* TASK DETAILS *
Write the lines below out exactly, dropping each picture.

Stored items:
⁂
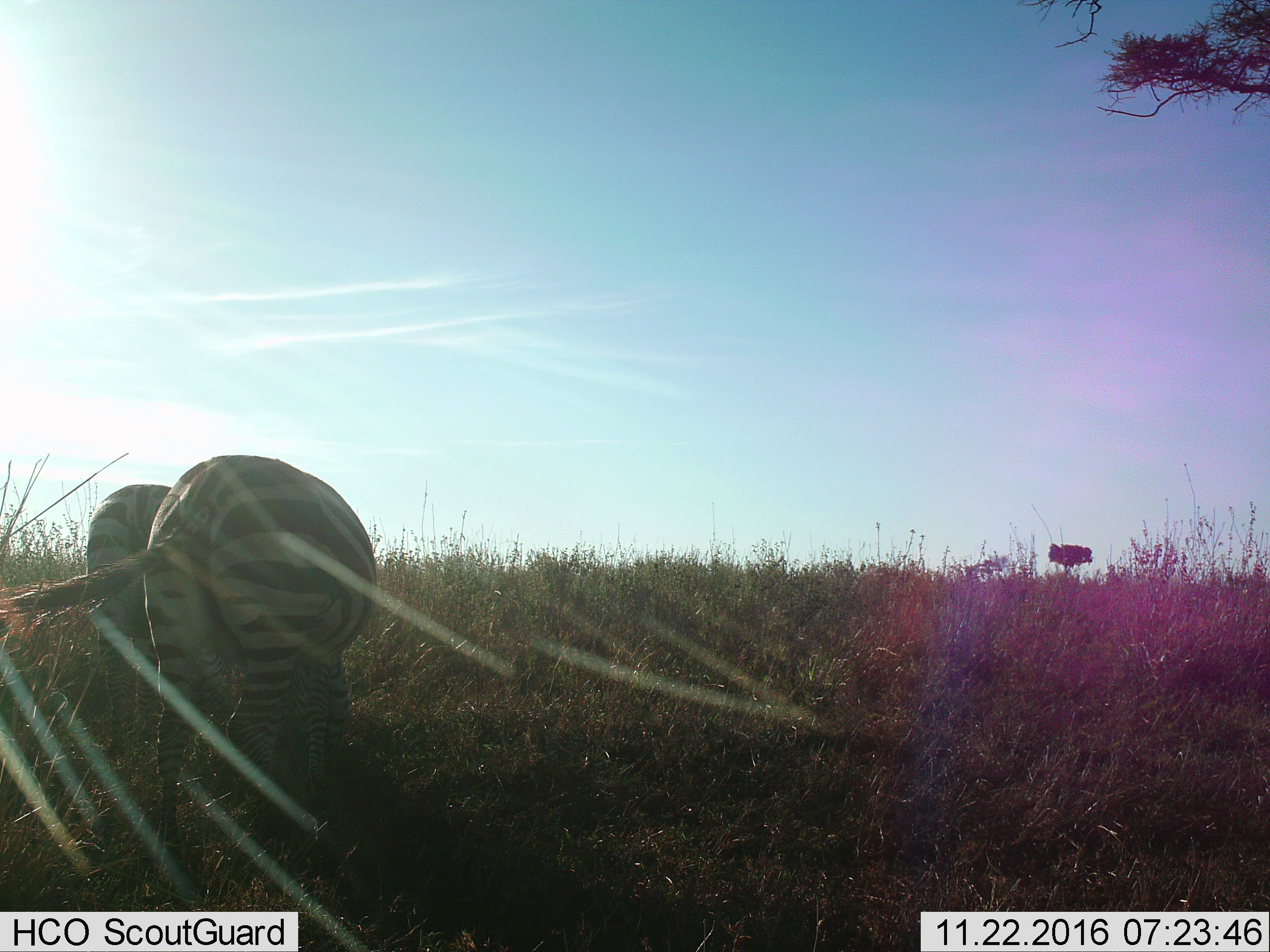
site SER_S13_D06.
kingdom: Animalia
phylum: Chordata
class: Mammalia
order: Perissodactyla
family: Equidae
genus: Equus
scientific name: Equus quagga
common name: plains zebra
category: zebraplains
⁂
* ANSWER SPACE *
site SER_S13_D06.
kingdom: Animalia
phylum: Chordata
class: Mammalia
order: Perissodactyla
family: Equidae
genus: Equus
scientific name: Equus quagga
common name: plains zebra
category: zebraplains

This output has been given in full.